TASK INSTRUCTIONS
[a] Do these statements agree with the chemistry notes below? Answer yes or no for each, and quote the words of the notes that decide it.
(i) Tertiary substances form SN1 reactions.
(ii) An SN2 reaction gives a racemic mixture.
(iii) A lower pKa points to a better leaving group.
[b] How many lines of the records contain the string "above", counting only matches in the same case? Give the number alone.

TEXT

------------------------------------------------------------

What is the main limitation of all resolution techniques?

Lose half of your product

What SN reaction do a) primary, b) secondary, c) tertiary substances form?

a) SN2

b) either but not very well (loser ahh), more likely SN2 though but depends on circumstances

c) SN1

What shape do carbocations form?

can only be planar

How does the planar shape of carbocations impact nucleophilic substitution?

Alkyl substituents can stabilize a carbocation through electron donation when C-H or C-C bonds are parallel to the empty p orbital → forms stable tertiary carbocations for SN1, nucleophile can attack from either plane

What is the stereochemistry of products of a a) SN1 and b) SN2 reaction?

a) racemic mixture

b) inversion (eg. R → S)

What are two reasons methyl and primary alkyl substrates react by SN2?

the carbocation is very unstable

low steric interference allowing the nucleophile to attack from opposite the leaving group

TRUE OR FALSE: Conjugation allows for more products

TRUE, via delocalization of the carbocation/ resonance stabilization of the carbocation allowing more reaction sites (can make a non-tertiary carbocation for SN1)

What makes/are a) excellent, b) good, and c) poor leaving groups?

a) neutral, partial negative charge from lone pair of electrons, single weak bond to carbon; -H₂O, -ROH, -NH₃, -RNH₂, -R₂NH, -H₂S, -RSH

b) stabilized charge; Br^- (halogens), RCO₂^-, RSO₃

c) unstabilized charge eg. RO^-, RN^-H, RS^-

How can pKa be used to determine the strength of a leaving group?

Lower pKa = stronger acid = more stable conjugate base = better leaving group

How can OH, a bad leaving group, be made to leave? (3)

protonation with acid to make H₂O

combination of O with S of P (strong bonds to O)

use of mesylate (MsCl) or tosylate (TsCl) for primary or secondary alcohols; better leaving groups= ROTs/Ms to replace it

How can an ether (R-O-R) be made to react and why does it not usually do so?

------------------------------------------------------------

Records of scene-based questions
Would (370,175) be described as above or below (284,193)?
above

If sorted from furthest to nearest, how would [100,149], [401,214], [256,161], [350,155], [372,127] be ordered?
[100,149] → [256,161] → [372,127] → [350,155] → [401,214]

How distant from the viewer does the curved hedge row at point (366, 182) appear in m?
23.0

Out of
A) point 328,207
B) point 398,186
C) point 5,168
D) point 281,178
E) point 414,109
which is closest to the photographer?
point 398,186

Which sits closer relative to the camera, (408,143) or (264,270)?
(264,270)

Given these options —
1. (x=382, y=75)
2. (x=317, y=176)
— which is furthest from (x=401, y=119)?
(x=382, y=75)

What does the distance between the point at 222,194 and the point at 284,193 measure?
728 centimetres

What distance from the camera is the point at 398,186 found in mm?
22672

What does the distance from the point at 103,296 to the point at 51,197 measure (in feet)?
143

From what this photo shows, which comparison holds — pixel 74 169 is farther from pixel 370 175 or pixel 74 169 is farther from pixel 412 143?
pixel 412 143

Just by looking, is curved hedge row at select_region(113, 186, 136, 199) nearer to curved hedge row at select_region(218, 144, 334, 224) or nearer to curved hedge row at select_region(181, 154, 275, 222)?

------------------------------------------------------------

ANSWERS TO THE PROBLEMS
[a]
(i) Yes: "c) SN1"
(ii) No: "b) inversion (eg. R → S)"
(iii) Yes: "Lower pKa = stronger acid = more stable conjugate base = better leaving group"

[b] 2